Traverse City Record-Eagle
---- — During a typical summer family vacation, the question asked most frequently by the kids in the back seat is, “Are we there yet?” My guess is that children come pre-programmed with a set of phrases and questions that they only retrieve from their memory banks while traveling down the highway.
Other selections are, “How much longer?”, “We’re Hungry!” and “I’ve got to go potty!” After a few hundred miles, the parents sometimes wish that vans came equipped with a sliding Plexiglas window separating the front seat from the back.
Many families who vacation along Northern Michigan’s pristine shorelines and dense forests travel from other states and their long trek is frequently an annual event. They may be visiting grandma and grandpa or perhaps have rented a cottage or stay at a resort. In any case, their goal is to spend time soaking up the sun, wiggling their toes in the sand, swimming in clear waters and enjoying all that our area has to offer.
Northern Michigan is truly a vacation destination.
For dad, the vacation usually begins with packing the family vehicle the night before their departure. After a hard day’s work, he enters his humble home and is greeted by a mountain-sized pile of stuff sitting by the door, ready for loading into the minivan. The children have gathered plastic buckets, shovels, and strainers for building sand castles and forts. Dad takes a deep breath, gazing with wonder at multitude of suitcases, backpacks, coolers, sleeping bags and pillows.
How will he get it all in? Where will he put his fishing gear and what about the golf clubs? Every nook and cranny must be efficiently utilized.
After several false starts and rearrangements, dad finally completes the task. He steps back with hands on hips, and admires his engineering feat. Unfortunately, no one else is awake to share his glorious accomplishment. The rest of family is asleep as visions of wide sand beaches, campfires and s’mores dance through their heads. Exhausted, he visits the kitchen where a dinner plate of cold meatloaf, green beans, mashed potatoes and gravy awaits him.

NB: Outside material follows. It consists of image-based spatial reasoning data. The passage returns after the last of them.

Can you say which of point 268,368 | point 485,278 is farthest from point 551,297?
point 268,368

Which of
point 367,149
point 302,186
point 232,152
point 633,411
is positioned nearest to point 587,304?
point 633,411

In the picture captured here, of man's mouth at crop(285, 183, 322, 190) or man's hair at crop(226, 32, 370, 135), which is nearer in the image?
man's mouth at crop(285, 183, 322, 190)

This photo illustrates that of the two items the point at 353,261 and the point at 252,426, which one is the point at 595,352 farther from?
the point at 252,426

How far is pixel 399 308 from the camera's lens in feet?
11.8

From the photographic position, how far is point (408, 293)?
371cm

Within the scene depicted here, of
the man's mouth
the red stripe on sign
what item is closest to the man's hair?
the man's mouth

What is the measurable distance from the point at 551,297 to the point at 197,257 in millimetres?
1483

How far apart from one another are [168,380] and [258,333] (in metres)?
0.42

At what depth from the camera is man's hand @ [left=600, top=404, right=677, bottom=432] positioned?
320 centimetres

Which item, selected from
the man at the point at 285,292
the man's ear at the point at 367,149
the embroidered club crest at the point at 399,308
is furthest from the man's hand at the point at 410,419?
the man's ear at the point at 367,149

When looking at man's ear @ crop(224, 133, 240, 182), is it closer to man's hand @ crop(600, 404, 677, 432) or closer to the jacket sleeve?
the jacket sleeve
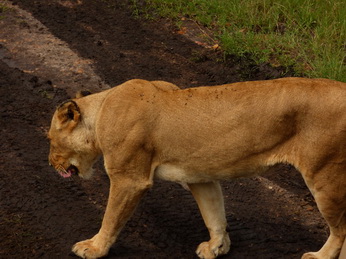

He was never fond of cold gravy. Shortly after his reheated meal, he collapses into bed.
At 4:00 a.m. the alarm clock jolts mom and dad to consciousness. He carries the children to the van while mom walks the dog prior to depositing it in the back seat with the kids. As they back out of their driveway, a pinkish glow rises in the eastern sky. The first day of vacation is underway.
Armed with travel mugs of steaming coffee and yesterday’s donuts, they point the van north. No map or GPS is needed. Always a pathfinder, dad never stops for directions. With the children sleeping in the back seats, the vacationing couple enjoys the quietest portion of their eight-hour journey. “Wouldn’t it be nice if they slept the whole way?”
All too soon the kids are awake after one child pinches another which results in a shriek followed by a bark from the dog. They hungrily rip into the snack bag and by the second rest stop the back of the van looks like a war zone. The floor is littered with candy wrappers, broken potato chips, cheesy popcorn, a squished bologna sandwich and discarded juice boxes. It wasn’t a good idea to buy purple grape juice, even if it was on sale.
“Don’t make me stop this car!” is a popular phrase used by parents when all else fails to bring unruly behavior under control. It is a last resort, emergency threat that is seldom followed up with action. Cooler heads prevail and by the time they arrive at the cottage everyone is simply delighted to be there. The challenges of previous eight hours are soon a vague memory. It’s time to breathe in that fresh northern air and head for the beach.